Maybe it makes sense to write our rationale down here, so people do not have to look for it on our diary. The following quote is from @nisha's reviewer diary elaborating on our rationale to assess water quality:
"Water quality data is a complex issue and can be organized in many ways. I usually will identify drinking water quality data as the priority for the assessment. But because drinking water is a local responsibility it will not always be available as a dataset in a central ministry. This is the case for Belgium which is so decentralized that there is no country-wide dataset available. However, France is a good example of how even though water is managed locally, all the data gets reported to a central place. They have a portal where you can find weekly water quality for your town.
In order to understand this you have look at the regulation. Most of the time drinking water quality is sent in an aggregated form to a central office, usually in the Ministry of Public Health or in an Environmental protection agency. This means there should be data there, [but often there is no access to raw data but only to aggregated reports without parameters like in the case of the UK]. These are usually reports not datasets.

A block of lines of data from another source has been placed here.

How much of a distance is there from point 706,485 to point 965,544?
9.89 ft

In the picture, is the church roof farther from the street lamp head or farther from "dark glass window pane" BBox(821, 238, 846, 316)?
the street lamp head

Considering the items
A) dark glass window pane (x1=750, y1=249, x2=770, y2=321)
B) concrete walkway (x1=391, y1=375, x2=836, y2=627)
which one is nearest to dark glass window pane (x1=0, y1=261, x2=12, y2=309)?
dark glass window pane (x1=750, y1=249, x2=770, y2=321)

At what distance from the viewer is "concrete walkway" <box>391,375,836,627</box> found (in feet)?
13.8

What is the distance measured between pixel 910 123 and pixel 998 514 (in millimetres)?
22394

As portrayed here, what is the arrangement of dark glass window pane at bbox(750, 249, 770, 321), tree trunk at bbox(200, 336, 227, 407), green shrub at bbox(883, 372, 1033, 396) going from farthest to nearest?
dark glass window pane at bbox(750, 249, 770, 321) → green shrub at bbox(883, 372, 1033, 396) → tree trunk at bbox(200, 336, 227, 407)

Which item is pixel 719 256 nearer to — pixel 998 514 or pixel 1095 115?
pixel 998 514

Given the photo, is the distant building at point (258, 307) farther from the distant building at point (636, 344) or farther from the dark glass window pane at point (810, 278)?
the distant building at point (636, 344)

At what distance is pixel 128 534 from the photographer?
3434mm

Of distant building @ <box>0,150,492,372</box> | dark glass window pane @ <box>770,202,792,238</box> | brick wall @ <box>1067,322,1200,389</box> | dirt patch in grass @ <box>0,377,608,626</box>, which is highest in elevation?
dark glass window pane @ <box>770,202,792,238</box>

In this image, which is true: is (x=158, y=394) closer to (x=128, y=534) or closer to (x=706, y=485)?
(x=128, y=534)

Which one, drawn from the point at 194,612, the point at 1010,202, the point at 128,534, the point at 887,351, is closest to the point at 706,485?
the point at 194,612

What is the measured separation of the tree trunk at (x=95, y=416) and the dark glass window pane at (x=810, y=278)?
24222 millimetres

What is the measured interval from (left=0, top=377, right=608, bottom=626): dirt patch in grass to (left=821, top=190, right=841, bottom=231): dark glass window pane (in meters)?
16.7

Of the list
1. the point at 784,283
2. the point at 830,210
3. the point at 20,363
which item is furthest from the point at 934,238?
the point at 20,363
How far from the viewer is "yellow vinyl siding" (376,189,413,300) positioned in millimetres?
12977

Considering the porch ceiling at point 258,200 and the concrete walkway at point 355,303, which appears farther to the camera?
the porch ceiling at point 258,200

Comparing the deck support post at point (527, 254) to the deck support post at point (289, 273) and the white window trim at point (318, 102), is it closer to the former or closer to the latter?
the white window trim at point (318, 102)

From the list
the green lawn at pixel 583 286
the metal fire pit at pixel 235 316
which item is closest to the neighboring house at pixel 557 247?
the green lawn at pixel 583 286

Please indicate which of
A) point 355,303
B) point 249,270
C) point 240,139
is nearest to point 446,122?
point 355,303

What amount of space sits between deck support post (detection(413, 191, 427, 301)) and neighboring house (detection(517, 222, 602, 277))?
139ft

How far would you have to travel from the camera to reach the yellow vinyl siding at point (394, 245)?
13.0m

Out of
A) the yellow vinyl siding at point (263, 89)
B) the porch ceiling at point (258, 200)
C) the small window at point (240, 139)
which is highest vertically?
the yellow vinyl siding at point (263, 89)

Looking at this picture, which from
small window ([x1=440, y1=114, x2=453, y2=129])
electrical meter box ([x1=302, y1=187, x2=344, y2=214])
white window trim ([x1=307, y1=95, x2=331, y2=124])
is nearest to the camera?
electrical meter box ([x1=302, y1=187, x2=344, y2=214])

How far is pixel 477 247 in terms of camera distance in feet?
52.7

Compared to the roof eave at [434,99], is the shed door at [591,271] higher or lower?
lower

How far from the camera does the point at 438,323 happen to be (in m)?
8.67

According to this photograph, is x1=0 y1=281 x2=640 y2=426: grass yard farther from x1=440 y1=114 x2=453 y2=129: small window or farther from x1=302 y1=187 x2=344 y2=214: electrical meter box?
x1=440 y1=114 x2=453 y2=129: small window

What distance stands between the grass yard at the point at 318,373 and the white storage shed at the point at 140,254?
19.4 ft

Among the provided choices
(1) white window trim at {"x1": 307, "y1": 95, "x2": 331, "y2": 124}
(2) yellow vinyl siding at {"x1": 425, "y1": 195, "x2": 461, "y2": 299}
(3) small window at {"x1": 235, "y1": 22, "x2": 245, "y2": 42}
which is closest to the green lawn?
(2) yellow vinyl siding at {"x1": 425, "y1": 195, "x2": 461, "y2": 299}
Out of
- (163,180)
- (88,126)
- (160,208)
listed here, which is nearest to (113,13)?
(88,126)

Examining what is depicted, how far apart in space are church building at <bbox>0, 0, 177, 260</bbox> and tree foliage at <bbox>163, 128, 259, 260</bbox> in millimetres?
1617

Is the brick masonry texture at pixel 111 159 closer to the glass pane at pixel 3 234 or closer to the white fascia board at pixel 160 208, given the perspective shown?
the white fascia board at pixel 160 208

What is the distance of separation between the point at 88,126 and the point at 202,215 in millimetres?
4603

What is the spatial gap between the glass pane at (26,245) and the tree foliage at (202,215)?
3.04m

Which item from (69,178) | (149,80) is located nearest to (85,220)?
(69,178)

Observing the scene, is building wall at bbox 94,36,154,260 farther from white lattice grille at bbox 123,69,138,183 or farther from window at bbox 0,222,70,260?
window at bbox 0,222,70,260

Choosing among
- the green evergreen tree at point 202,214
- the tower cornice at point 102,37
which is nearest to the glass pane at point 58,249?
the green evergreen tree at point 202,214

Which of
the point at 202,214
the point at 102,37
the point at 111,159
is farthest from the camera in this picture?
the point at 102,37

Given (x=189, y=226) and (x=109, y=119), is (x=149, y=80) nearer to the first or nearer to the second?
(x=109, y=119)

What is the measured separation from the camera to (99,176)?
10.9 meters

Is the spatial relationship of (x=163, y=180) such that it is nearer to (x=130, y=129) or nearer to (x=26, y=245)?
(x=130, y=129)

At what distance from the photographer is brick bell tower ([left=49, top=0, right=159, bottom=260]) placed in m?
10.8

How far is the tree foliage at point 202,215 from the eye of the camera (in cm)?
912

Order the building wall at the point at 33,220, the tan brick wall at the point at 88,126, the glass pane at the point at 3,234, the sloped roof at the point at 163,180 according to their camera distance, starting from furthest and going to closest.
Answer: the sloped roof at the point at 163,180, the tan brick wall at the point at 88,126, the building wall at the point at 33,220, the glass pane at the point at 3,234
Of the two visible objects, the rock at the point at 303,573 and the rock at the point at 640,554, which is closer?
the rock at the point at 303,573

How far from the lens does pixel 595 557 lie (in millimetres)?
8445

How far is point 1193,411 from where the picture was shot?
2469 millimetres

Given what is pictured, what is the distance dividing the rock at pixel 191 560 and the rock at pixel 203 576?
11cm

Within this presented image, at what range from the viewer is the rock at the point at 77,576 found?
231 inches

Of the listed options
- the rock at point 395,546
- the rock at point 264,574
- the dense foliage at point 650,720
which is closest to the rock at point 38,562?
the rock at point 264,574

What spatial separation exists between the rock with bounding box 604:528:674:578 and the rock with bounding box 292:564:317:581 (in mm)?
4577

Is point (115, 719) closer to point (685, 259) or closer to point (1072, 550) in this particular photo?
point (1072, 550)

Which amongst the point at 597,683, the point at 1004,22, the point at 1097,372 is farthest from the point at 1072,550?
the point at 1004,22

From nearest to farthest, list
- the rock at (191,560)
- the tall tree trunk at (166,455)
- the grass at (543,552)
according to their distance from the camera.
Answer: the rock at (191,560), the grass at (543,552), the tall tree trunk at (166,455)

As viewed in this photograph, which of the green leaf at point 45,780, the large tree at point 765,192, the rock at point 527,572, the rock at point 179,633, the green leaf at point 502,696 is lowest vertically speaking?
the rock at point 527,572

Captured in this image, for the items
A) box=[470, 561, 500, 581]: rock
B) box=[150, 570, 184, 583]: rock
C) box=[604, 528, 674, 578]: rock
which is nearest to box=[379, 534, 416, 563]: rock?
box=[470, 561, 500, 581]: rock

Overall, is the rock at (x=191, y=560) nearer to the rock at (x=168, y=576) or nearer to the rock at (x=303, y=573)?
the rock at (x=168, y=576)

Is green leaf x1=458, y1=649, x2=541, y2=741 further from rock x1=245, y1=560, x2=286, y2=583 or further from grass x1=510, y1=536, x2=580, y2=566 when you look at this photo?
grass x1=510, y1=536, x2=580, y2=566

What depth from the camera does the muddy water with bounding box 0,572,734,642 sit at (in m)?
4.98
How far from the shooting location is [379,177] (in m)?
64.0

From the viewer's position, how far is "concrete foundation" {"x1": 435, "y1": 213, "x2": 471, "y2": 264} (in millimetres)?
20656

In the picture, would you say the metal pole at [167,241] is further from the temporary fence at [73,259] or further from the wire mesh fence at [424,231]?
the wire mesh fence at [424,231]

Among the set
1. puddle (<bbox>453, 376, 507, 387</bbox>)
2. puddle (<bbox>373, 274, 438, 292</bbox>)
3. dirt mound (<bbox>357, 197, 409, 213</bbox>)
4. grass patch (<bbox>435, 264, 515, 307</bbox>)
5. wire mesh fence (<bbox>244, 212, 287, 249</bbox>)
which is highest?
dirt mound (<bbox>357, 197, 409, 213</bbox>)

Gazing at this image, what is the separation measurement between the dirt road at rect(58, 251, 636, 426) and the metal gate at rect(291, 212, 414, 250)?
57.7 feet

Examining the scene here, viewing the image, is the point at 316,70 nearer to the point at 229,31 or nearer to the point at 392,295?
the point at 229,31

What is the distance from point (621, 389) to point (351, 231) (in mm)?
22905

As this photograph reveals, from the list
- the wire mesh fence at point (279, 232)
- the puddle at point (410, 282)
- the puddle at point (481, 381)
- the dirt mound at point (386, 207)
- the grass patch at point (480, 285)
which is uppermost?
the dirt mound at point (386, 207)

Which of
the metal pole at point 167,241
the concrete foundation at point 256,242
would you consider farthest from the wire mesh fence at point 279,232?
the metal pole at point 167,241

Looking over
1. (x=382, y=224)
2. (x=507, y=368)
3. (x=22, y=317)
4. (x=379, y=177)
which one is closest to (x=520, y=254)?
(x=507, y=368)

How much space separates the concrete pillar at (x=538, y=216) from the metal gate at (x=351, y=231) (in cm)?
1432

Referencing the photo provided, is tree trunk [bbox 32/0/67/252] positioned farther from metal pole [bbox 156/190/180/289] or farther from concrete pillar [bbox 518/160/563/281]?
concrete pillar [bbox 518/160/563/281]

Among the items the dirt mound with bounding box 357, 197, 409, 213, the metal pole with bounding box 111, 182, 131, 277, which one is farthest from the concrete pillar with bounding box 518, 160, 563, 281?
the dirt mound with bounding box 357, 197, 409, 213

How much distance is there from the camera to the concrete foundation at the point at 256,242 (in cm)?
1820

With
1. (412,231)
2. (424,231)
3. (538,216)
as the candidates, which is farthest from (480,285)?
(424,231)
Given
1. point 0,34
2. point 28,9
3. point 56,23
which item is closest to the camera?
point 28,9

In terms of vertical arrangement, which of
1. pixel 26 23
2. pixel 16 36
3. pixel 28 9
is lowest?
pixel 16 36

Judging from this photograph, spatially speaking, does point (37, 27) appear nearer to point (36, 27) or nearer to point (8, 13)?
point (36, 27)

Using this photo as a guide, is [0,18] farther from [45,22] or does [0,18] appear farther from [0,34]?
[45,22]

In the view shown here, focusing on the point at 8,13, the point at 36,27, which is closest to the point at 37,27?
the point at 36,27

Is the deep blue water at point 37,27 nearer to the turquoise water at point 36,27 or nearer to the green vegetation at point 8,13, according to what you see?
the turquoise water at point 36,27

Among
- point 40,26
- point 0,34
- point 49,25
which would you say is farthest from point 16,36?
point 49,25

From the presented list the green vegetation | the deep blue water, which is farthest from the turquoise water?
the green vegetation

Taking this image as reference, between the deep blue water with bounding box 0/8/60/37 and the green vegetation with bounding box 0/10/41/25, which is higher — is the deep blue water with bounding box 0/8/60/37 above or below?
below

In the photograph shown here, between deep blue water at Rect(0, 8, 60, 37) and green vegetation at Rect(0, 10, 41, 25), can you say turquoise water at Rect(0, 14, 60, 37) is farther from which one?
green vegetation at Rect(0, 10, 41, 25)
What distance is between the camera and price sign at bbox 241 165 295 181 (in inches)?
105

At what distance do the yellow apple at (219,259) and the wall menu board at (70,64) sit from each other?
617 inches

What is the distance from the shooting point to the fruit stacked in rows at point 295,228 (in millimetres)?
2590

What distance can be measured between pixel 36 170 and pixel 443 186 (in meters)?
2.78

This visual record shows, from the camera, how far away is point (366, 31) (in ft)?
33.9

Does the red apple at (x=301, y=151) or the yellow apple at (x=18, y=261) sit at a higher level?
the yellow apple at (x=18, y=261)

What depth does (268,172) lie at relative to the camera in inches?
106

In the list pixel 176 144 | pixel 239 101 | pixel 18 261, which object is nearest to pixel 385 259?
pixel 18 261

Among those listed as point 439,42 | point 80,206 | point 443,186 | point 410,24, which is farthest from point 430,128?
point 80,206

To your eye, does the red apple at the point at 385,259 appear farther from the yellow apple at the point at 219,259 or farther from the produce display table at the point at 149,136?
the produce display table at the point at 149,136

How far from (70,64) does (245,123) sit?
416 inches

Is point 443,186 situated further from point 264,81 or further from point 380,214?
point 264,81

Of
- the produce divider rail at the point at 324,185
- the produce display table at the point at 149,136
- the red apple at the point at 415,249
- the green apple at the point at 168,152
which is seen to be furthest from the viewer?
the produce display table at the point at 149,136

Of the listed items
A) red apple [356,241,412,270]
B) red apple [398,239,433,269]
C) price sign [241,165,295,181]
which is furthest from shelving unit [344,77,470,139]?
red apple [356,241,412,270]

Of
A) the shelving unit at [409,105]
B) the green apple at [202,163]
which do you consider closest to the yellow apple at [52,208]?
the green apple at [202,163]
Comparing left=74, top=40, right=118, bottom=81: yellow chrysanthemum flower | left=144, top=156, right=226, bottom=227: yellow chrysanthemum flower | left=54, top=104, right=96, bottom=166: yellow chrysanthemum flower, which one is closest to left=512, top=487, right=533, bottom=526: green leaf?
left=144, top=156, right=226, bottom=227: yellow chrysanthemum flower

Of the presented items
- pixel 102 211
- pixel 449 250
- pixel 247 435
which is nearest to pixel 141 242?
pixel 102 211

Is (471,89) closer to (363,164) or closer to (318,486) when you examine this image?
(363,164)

In this case and for countries where most of the population doesn’t get piped drinking supply there will not be any data in the central health ministry. So it is then essential to look at the Environmental water quality data. The Ministry of the Environment will usually collect data on water resources (lakes, rivers, and groundwater). Though this will not only be for drinking water they will have data on water quality. For most countries this is an essential dataset because not every country has 80% or more of the population getting their drinking water from their house tap, also countries like Switzerland and Denmark do still get a majority of their water from natural sources with a minimal amount of treatment.
If the environmental water quality dataset has all the parameters then [we count the data as compliant]. If it doesn’t and there is no drinking water quality data then we do not consider the data for assessment. This is the case for the UK for instance, as they are missing 2 parameters in their environmental dataset."
To answer your questions, Nick and Owen, we have two possible entry points to assess this dataset. Key is, that we want to assess water pollutants that are of general interest to be published. What are your thoughts on this?